■ **Directive**
Please give the listing, from its start through the line containing "33727 millimetres", as a Markdown table with the columns Number and Content. Put one line per row and leave out blank lines.

■ **Dataset extract**
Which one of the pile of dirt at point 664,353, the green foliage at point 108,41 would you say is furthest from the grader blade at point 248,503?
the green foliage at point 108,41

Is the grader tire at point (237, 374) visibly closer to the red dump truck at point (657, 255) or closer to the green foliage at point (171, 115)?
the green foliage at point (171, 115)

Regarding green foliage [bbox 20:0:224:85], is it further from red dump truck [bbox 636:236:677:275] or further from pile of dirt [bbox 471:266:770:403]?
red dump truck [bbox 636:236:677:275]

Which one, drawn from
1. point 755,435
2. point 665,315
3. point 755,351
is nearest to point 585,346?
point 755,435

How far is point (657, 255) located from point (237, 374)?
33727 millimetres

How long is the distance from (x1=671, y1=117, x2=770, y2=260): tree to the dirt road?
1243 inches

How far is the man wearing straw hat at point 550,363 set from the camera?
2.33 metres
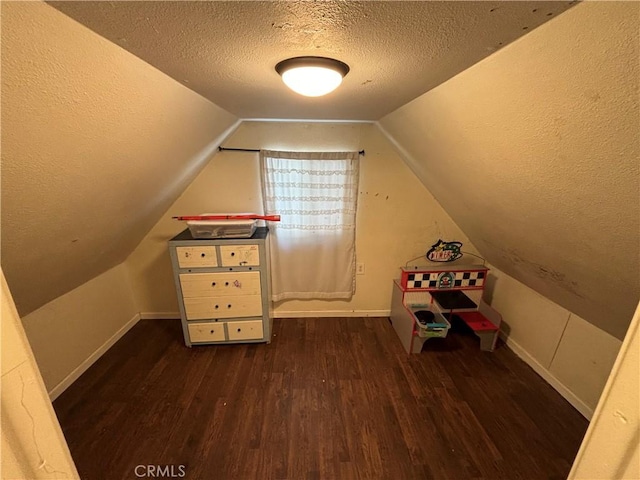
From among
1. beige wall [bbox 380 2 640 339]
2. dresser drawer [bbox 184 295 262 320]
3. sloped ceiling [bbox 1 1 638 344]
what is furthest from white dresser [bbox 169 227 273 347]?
beige wall [bbox 380 2 640 339]

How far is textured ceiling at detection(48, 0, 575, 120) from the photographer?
21.0 inches

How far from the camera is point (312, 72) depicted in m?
0.82

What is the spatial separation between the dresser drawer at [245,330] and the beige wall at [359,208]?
0.45 meters

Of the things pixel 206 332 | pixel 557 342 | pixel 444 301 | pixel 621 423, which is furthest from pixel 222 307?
pixel 557 342

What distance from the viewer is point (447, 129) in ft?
3.94

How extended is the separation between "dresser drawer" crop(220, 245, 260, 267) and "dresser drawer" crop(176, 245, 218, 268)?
69 mm

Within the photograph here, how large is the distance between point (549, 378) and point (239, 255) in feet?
8.18

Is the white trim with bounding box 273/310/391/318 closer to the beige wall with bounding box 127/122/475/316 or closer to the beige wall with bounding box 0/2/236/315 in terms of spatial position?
the beige wall with bounding box 127/122/475/316

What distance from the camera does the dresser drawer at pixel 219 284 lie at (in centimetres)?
208

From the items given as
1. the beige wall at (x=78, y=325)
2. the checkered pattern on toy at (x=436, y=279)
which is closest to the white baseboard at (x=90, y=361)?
the beige wall at (x=78, y=325)

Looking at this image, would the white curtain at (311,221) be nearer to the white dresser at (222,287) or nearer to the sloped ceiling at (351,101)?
the white dresser at (222,287)

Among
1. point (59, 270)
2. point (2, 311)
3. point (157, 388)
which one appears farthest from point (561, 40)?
point (157, 388)

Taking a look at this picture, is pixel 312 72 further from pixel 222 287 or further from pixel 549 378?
pixel 549 378

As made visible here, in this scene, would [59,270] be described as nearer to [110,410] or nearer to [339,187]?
[110,410]
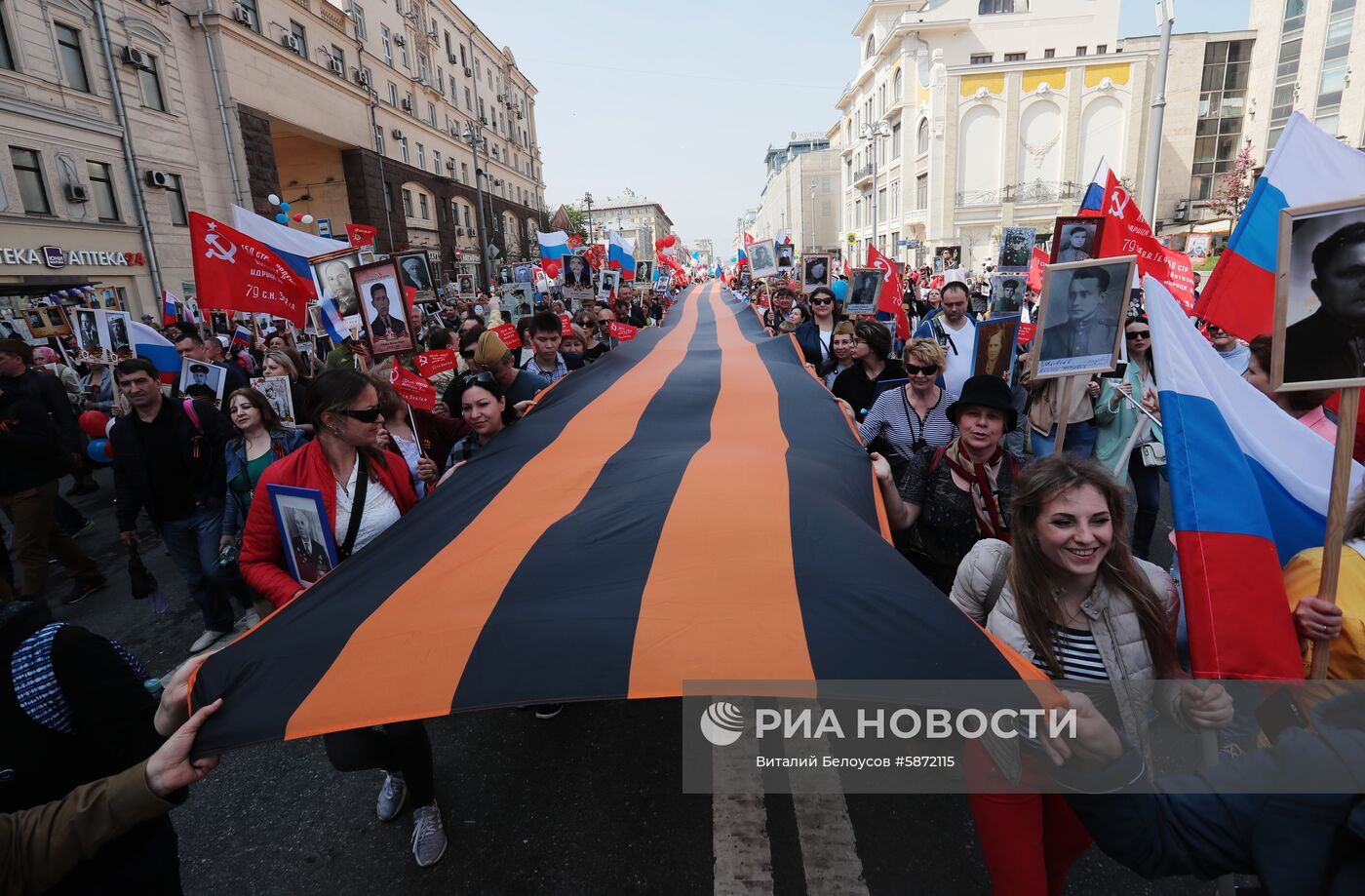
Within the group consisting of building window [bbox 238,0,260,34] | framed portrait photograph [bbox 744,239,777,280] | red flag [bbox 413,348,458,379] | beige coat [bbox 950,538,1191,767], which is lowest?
beige coat [bbox 950,538,1191,767]

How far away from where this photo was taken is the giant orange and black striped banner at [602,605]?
1.76 metres

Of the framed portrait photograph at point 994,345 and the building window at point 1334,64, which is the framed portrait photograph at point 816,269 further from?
the building window at point 1334,64

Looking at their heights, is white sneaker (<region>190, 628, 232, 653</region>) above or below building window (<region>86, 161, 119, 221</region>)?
below

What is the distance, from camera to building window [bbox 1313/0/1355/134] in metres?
30.4

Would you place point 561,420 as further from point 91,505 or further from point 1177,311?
point 91,505

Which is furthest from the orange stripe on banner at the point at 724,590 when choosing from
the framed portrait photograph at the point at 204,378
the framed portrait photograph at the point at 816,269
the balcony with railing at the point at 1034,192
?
the balcony with railing at the point at 1034,192

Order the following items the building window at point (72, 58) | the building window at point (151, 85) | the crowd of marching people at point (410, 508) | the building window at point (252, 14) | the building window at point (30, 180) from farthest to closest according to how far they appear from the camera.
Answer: the building window at point (252, 14) → the building window at point (151, 85) → the building window at point (72, 58) → the building window at point (30, 180) → the crowd of marching people at point (410, 508)

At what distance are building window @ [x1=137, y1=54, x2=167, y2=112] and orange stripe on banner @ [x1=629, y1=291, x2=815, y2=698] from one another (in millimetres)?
24641

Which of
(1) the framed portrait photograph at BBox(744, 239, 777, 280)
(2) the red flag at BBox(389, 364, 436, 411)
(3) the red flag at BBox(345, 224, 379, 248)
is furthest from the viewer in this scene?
(1) the framed portrait photograph at BBox(744, 239, 777, 280)

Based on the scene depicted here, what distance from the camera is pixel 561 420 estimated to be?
4121 millimetres

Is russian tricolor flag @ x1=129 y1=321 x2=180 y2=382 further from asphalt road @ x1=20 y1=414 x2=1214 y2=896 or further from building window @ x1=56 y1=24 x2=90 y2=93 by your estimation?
building window @ x1=56 y1=24 x2=90 y2=93

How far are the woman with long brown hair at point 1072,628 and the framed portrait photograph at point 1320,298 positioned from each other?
61cm

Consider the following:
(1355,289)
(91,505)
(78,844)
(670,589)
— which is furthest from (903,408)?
(91,505)

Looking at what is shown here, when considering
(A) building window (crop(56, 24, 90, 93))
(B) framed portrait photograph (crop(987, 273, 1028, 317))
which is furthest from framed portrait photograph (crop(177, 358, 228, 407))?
(A) building window (crop(56, 24, 90, 93))
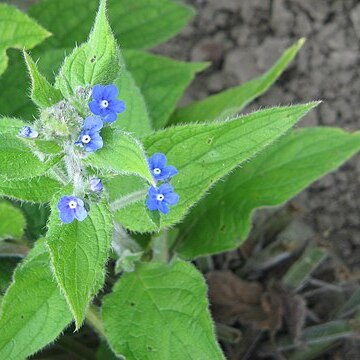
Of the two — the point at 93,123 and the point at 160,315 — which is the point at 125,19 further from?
the point at 93,123

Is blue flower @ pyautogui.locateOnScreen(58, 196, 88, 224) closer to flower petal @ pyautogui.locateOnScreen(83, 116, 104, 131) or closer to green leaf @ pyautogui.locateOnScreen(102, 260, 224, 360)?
flower petal @ pyautogui.locateOnScreen(83, 116, 104, 131)

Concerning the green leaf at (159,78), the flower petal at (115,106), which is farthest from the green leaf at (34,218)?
the flower petal at (115,106)

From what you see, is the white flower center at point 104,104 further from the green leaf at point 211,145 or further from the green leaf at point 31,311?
the green leaf at point 31,311

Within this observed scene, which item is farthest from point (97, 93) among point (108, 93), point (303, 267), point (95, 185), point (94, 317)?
point (303, 267)

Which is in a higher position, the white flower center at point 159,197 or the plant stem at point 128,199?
the white flower center at point 159,197

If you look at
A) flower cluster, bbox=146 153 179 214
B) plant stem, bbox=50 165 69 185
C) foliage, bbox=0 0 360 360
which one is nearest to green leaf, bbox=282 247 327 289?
foliage, bbox=0 0 360 360

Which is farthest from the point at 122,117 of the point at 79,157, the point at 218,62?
the point at 218,62
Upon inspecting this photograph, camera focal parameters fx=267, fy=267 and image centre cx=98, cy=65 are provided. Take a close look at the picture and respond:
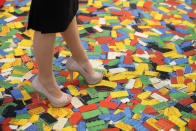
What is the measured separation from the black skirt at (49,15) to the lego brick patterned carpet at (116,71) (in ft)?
1.61

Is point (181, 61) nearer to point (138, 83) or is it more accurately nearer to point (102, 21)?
point (138, 83)

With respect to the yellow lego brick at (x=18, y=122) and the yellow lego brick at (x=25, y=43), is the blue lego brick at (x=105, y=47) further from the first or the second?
the yellow lego brick at (x=18, y=122)

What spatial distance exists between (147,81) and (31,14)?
0.83m

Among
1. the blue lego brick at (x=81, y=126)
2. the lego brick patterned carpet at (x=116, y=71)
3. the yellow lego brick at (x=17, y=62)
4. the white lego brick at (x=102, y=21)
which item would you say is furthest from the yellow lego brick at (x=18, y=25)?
the blue lego brick at (x=81, y=126)

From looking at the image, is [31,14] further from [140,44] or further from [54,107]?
[140,44]

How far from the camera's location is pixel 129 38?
2.02 m

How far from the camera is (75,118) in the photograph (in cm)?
139

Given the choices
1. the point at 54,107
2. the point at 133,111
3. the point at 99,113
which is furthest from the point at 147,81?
the point at 54,107

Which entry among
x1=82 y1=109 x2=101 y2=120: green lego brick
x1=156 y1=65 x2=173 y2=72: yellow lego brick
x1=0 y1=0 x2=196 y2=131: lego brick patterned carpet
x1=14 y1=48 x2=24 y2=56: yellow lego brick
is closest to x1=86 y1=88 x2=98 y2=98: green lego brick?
x1=0 y1=0 x2=196 y2=131: lego brick patterned carpet

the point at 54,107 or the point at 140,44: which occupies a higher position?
the point at 140,44

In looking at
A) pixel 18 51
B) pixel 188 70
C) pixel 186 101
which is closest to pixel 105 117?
pixel 186 101

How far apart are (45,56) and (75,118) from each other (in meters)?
0.38

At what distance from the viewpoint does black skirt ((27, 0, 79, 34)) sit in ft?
3.60

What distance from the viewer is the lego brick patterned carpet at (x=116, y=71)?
54.4 inches
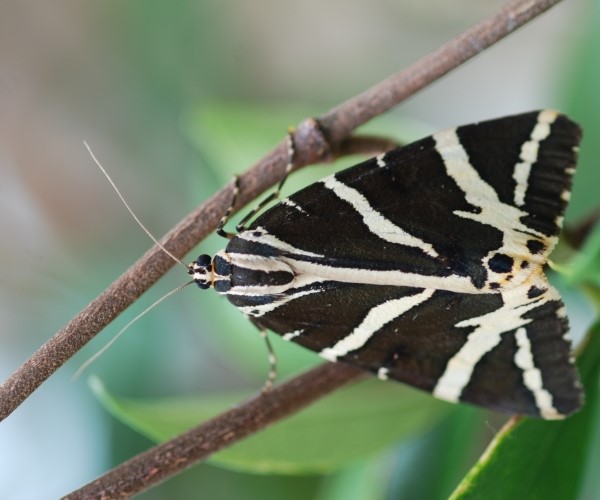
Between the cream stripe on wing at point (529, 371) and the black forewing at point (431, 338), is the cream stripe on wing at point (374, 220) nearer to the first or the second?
the black forewing at point (431, 338)

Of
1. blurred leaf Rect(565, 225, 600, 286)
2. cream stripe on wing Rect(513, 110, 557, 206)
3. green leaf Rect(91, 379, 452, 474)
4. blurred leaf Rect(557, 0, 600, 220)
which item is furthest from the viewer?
blurred leaf Rect(557, 0, 600, 220)

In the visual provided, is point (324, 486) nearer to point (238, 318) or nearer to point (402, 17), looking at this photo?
point (238, 318)

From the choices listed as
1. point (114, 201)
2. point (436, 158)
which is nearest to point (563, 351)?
point (436, 158)

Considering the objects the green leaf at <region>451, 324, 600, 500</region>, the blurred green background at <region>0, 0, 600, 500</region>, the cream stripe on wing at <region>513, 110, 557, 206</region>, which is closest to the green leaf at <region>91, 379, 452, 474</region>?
the blurred green background at <region>0, 0, 600, 500</region>

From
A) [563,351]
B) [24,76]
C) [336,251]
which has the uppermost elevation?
[24,76]

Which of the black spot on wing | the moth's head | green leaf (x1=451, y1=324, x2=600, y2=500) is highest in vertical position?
the moth's head

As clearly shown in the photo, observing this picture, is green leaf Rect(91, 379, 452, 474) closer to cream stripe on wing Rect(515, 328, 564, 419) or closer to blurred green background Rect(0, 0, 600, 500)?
blurred green background Rect(0, 0, 600, 500)

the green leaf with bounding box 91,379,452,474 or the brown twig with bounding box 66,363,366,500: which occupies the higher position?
the brown twig with bounding box 66,363,366,500
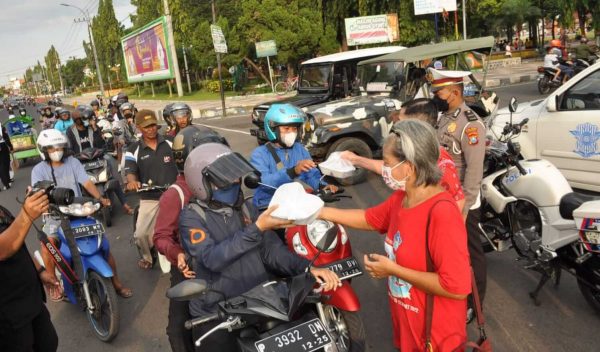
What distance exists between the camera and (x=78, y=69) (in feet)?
363

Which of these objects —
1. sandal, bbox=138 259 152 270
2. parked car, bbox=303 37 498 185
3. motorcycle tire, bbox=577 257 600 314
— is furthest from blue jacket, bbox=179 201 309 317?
parked car, bbox=303 37 498 185

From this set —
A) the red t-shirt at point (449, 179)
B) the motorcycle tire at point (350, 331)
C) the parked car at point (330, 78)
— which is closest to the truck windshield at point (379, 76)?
the parked car at point (330, 78)

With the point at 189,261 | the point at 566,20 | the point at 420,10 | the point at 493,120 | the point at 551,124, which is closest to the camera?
the point at 189,261

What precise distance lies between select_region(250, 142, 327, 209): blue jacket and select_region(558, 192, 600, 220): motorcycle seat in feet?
5.78

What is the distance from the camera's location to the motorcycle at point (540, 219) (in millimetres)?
3264

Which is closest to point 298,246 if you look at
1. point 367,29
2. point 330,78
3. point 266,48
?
point 330,78

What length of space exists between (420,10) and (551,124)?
892 inches

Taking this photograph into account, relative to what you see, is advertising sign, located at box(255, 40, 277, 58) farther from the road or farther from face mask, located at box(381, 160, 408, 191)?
face mask, located at box(381, 160, 408, 191)

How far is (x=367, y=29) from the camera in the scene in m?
27.5

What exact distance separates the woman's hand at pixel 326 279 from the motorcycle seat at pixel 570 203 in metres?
2.01

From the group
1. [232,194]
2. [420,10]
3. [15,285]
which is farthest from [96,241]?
[420,10]

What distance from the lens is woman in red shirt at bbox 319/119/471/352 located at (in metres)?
1.90

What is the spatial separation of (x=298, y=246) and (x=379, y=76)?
21.6 ft

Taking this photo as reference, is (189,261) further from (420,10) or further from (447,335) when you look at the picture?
(420,10)
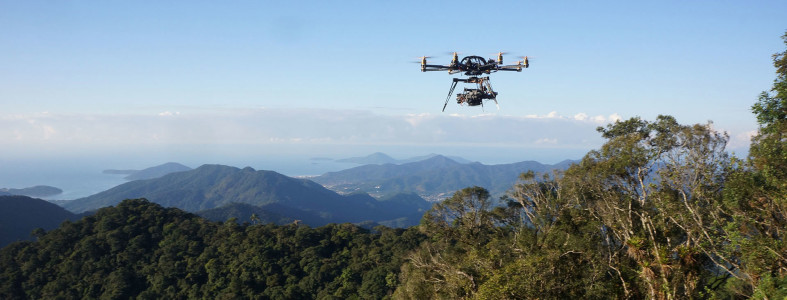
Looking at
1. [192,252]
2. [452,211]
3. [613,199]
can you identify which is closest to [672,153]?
[613,199]

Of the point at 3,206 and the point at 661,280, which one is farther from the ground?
the point at 661,280

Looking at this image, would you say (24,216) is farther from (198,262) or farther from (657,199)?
(657,199)

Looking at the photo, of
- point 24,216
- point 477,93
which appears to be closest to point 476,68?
point 477,93

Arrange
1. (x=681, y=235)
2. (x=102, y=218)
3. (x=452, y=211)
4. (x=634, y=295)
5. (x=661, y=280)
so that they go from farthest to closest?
(x=102, y=218), (x=452, y=211), (x=681, y=235), (x=634, y=295), (x=661, y=280)

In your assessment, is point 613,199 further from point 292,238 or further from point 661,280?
point 292,238

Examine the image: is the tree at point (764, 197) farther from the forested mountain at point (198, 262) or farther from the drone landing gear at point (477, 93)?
the forested mountain at point (198, 262)

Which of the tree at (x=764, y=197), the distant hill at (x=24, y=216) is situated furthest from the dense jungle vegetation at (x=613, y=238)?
the distant hill at (x=24, y=216)
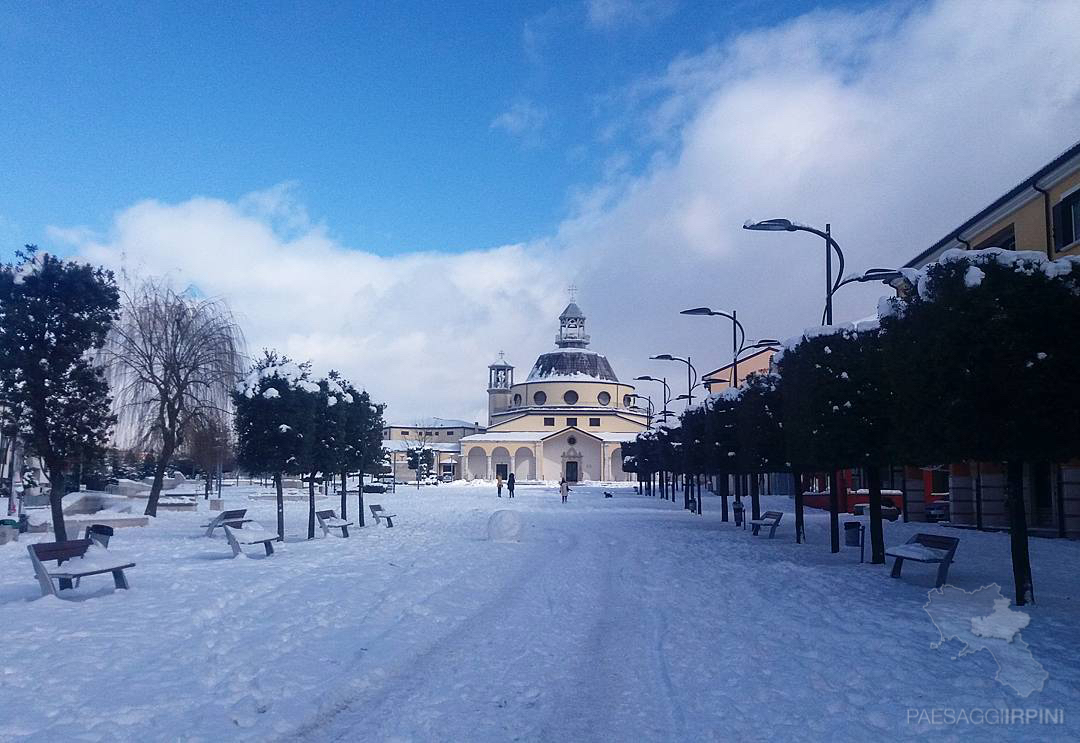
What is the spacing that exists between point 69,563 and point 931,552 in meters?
12.3

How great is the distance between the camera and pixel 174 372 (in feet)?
91.7

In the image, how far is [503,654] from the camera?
8.52 meters

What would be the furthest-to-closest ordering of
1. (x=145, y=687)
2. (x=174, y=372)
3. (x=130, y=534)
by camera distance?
(x=174, y=372) < (x=130, y=534) < (x=145, y=687)

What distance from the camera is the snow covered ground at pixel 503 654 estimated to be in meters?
6.25

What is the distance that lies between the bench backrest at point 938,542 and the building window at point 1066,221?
1120 centimetres

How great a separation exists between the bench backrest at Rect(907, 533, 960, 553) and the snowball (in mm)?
9898

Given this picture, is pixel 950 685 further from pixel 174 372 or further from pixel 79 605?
pixel 174 372

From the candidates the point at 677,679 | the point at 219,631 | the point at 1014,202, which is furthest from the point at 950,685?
the point at 1014,202

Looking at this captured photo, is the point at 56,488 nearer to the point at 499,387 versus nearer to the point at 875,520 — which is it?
the point at 875,520

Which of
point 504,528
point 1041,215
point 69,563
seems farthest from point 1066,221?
point 69,563

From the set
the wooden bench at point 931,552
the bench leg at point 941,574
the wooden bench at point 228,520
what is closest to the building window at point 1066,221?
the wooden bench at point 931,552

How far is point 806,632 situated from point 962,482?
21.6 meters

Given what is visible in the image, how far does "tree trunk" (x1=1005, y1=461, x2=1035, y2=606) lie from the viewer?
36.0ft

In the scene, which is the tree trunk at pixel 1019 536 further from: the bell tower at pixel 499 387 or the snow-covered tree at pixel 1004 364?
the bell tower at pixel 499 387
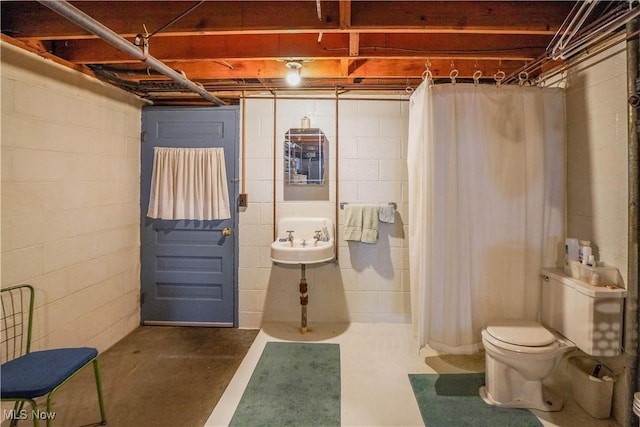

■ **Result for this task**
| Number | Content |
|---|---|
| 1 | Which one of the pile of dirt at point 664,353, the green foliage at point 108,41 would you say is furthest from the grader blade at point 248,503? |
| 2 | the green foliage at point 108,41 |
| 3 | Is the grader tire at point (237, 374) visibly closer to the red dump truck at point (657, 255) or closer to the green foliage at point (171, 115)? |
| 4 | the green foliage at point (171, 115) |
| 5 | Regarding green foliage [bbox 20:0:224:85], is it further from red dump truck [bbox 636:236:677:275] or further from pile of dirt [bbox 471:266:770:403]? |
| 6 | red dump truck [bbox 636:236:677:275] |
| 7 | Which one, drawn from |
| 8 | 1. point 755,435 |
| 9 | 2. point 665,315 |
| 10 | 3. point 755,351 |
| 11 | is nearest to point 585,346? |
| 12 | point 755,435 |
| 13 | How far is point (657, 255) located from point (237, 374)? |
| 14 | 33727 millimetres |